Gli occhi dietro le sbarre

Grazie alla sua vasta esperienza nel campo dei diritti umani acquisita nel corso della sua vita professionale, l'avvocato Marco Mona è stato nominato vicepresidente della Commissione nazionale della prevenzione della tortura (Cnpt). In questa veste ha visitato numerosi centri di reclusione in Svizzera, ticinesi compresi. area ha voluto incontrarlo per parlare dello stato dei penitenziari ticinesi e più in generale dello stato di salute del sistema carcerario elvetico.
Avvocato Marco Mona, entriamo subito nel vivo delle critiche più pesanti da noi raccolte. Alcuni detenuti ci hanno descritto il regime preventivo carcerario della Farera di 23 ore in una cella individuale senza attività alcuna, simile alla tortura psicologica.
Non credo si possa parlare di tortura, piuttosto di una misura inumana e degradante.
Eppure nel vostro rapporto la definite inaccettabile se applicata oltre il breve periodo. Può specificare che cosa intendete per breve?
Dovremo certamente precisare questi termini ed è in corso attualmente un grande lavoro della Commissione per definire le linee direttive; spero che alla fine di questi lavori avremo risposte a questa e altre domande. Personalmente penso che, in questo contesto, "breve" significa due o tre settimane al massimo. Due mesi non sono sicuramente accettabili. Desidero però sottolineare che la direzione del penitenziario e la magistratura s'impegnano nel trasferire prima possibile le persone dalla Farera alla Stampa.
Oltre ad accorciare i tempi, in che modo sarebbe possibile allentare il regime della Farera?
Una soluzione potrebbe essere l'accesso a un'attività occupazionale in cella se c'è il pericolo di collusione o fuori dalla cella quando esiste solo il pericolo di fuga o di reiterazione del reato. Ovviamente l'occupazione dei detenuti è complicata da risolvere. Ma è necessario che la struttura si assuma la complicazione cercando una soluzione.
Alcuni detenuti ci hanno riferito che questo isolamento di 23 ore su 24 per lungo tempo è un mezzo usato dalla magistratura per farti confessare, anche cose non esatte, pur di essere trasferito alla Stampa in condizioni migliori…
Questa è un'accusa pesante. Nei nostri colloqui con i detenuti non è stata sollevata da nessuno e dunque non abbiamo avuto ragione e modo di verificare e non mi posso esprimere al proposito.
Il governo imputa le difficoltà nell'organizzare l'ora d'aria ai detenuti della Farera al gran via vai di detenuti dall'istituto. Il problema si ripropone in altre strutture simili in Svizzera?

------------

CONSEGNA: Trascrivi senza alcuna modifica, dall'intervista sulle carceri ticinesi riportata sopra, il passo che si apre con le parole contenenti "Grazie alla sua" e si chiude con "sistema carcerario elvetico.".

RECORD FORNITI:

------------

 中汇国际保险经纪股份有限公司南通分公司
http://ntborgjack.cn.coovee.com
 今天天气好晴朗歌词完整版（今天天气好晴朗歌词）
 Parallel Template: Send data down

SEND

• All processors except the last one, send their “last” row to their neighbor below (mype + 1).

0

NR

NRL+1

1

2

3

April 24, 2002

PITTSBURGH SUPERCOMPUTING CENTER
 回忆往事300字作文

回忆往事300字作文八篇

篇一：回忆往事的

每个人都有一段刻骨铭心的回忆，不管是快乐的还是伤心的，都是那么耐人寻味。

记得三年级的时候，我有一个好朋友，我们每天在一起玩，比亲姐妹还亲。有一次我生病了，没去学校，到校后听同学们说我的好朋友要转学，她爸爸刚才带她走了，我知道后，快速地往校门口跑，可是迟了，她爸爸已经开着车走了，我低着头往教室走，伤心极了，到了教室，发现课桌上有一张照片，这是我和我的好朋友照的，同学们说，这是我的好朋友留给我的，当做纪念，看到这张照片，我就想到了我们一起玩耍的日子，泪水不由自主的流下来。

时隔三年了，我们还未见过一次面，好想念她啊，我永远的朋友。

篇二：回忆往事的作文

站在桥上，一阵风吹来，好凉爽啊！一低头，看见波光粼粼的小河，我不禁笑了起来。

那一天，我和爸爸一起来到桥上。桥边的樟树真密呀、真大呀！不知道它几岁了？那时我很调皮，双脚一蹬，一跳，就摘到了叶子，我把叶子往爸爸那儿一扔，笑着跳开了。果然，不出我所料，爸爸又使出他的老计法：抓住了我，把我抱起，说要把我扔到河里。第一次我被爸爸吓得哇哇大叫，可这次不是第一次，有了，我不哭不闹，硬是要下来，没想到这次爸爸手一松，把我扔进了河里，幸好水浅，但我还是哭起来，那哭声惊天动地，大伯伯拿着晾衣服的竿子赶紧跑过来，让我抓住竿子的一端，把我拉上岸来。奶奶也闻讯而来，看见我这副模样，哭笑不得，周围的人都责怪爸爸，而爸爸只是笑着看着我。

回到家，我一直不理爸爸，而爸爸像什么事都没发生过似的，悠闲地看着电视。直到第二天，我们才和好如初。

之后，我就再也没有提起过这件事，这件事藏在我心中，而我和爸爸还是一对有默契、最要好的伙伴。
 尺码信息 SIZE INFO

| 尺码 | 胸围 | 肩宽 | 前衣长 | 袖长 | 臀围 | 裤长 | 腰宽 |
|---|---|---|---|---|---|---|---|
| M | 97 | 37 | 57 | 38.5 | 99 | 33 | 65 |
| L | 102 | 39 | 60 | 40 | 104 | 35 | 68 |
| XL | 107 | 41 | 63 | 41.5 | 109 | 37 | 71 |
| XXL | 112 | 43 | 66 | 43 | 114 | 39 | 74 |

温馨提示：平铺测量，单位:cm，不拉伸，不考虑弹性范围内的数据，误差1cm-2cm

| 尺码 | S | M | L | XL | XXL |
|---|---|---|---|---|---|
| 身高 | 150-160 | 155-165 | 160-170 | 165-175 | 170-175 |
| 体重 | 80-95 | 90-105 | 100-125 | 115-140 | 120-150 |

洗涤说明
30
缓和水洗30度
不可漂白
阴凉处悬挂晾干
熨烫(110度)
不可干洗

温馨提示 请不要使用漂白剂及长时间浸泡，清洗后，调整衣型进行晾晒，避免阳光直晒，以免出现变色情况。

------------

RISPOSTA:
Grazie alla sua vasta esperienza nel campo dei diritti umani acquisita nel corso della sua vita professionale, l'avvocato Marco Mona è stato nominato vicepresidente della Commissione nazionale della prevenzione della tortura (Cnpt). In questa veste ha visitato numerosi centri di reclusione in Svizzera, ticinesi compresi. area ha voluto incontrarlo per parlare dello stato dei penitenziari ticinesi e più in generale dello stato di salute del sistema carcerario elvetico.